━━ Reading passage
# Advice Please



## reddhead (May 23, 2009)

I have been with my husband for 10 years, 6 of them married. I had a 2 son when we met. My son is mixed, half black and half white. Well lately my husband has begun using the n**ger word lately and I have asked him several times to stop. I have warned him not to say it in front of my 11 year old son or our 5 year daughter. His total lack of respect seems to be getting worse. Today my husband wanted me to hear a song he received from someone else in front of my husbands best friend and that friends brother. It sang about how could any respectful women sleep with a n**ger. I was so embarassed and hurt. I told him in front of everybody that it is not a cute song and I cannot believe he would think I would enjoy that. I love my husband to no end and he was never like this until a few months ago. His father even has a best friend that is black that he calls uncle. I cannot subject my kids to this ignorance any further but do not want to lose him either. Help!


----------



## Country Girl (Apr 19, 2009)

Yep, I agree with you; this is unacceptable behavior. Any idea what caused him to change recently? I really have no advice other than to maybe have a talk with him. Let him know how much that term hurts others. We are all God's children and the color of our skin makes no difference.


----------



## preso (May 1, 2009)
━━━━
◆ Task to complete:
Condense the reply in the forum thread above that begins "Yep, I agree with you" to a single shorter sentence that keeps its main points.
━━ Source information
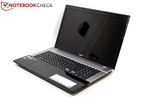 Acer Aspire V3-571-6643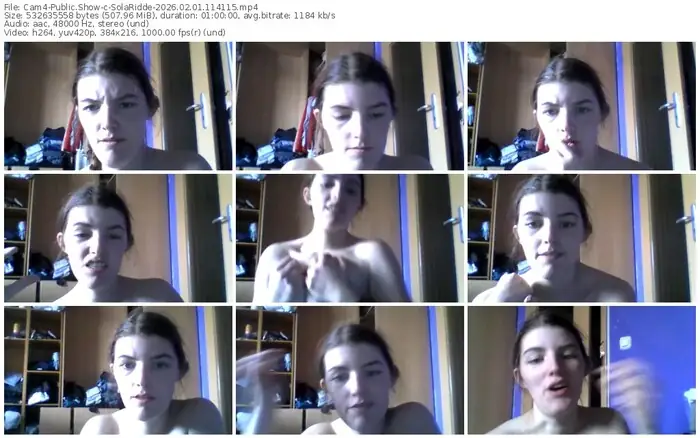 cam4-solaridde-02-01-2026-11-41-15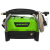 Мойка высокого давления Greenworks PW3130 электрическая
━━━━
━━ Source information
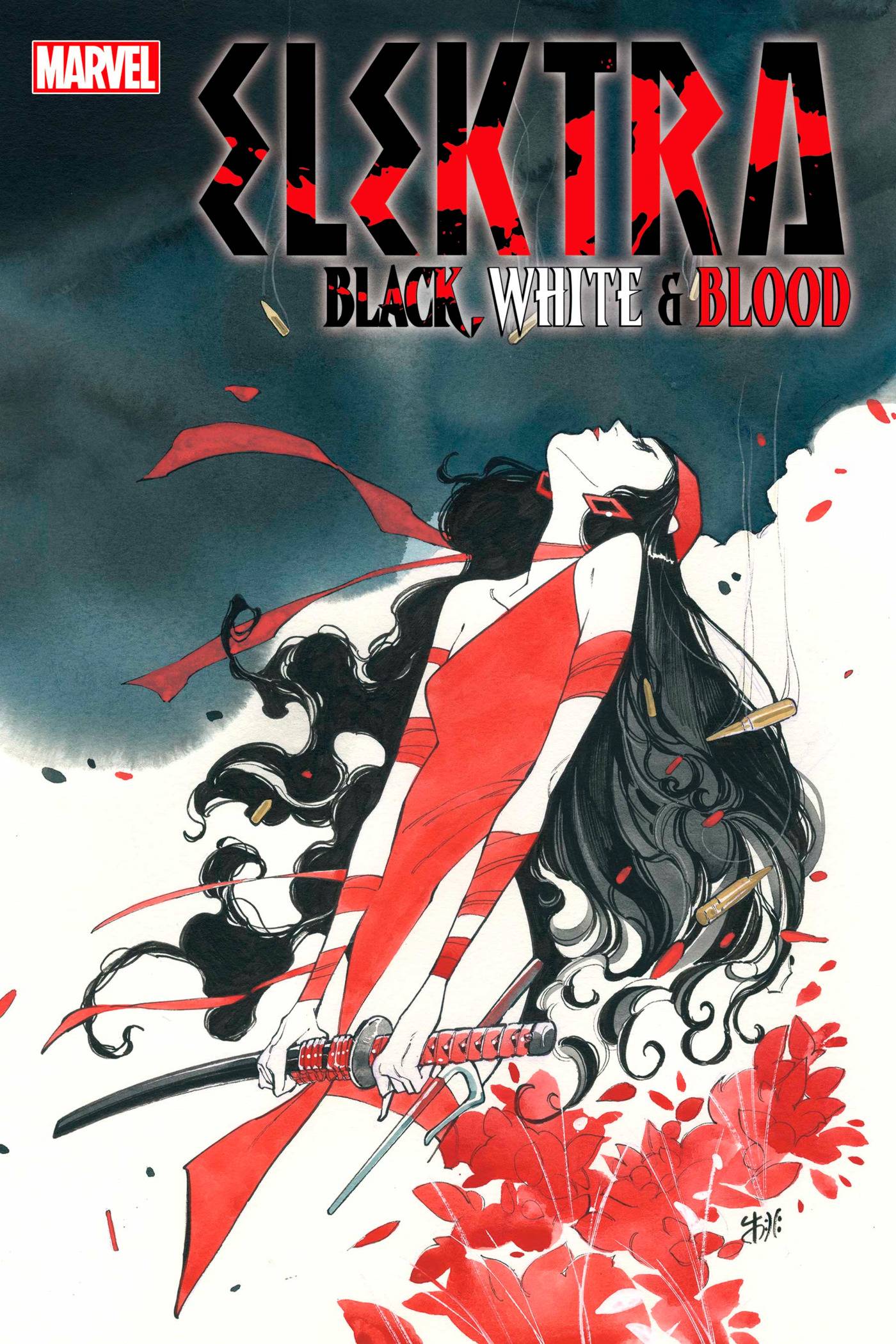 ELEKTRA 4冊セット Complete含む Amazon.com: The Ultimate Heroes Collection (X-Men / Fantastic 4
━━━━
◆ Response to the exercise:
Calling the behavior unacceptable, the reply asks what made him change recently and suggests only talking with him about how much that term hurts others, since all are God's children and skin color makes no difference.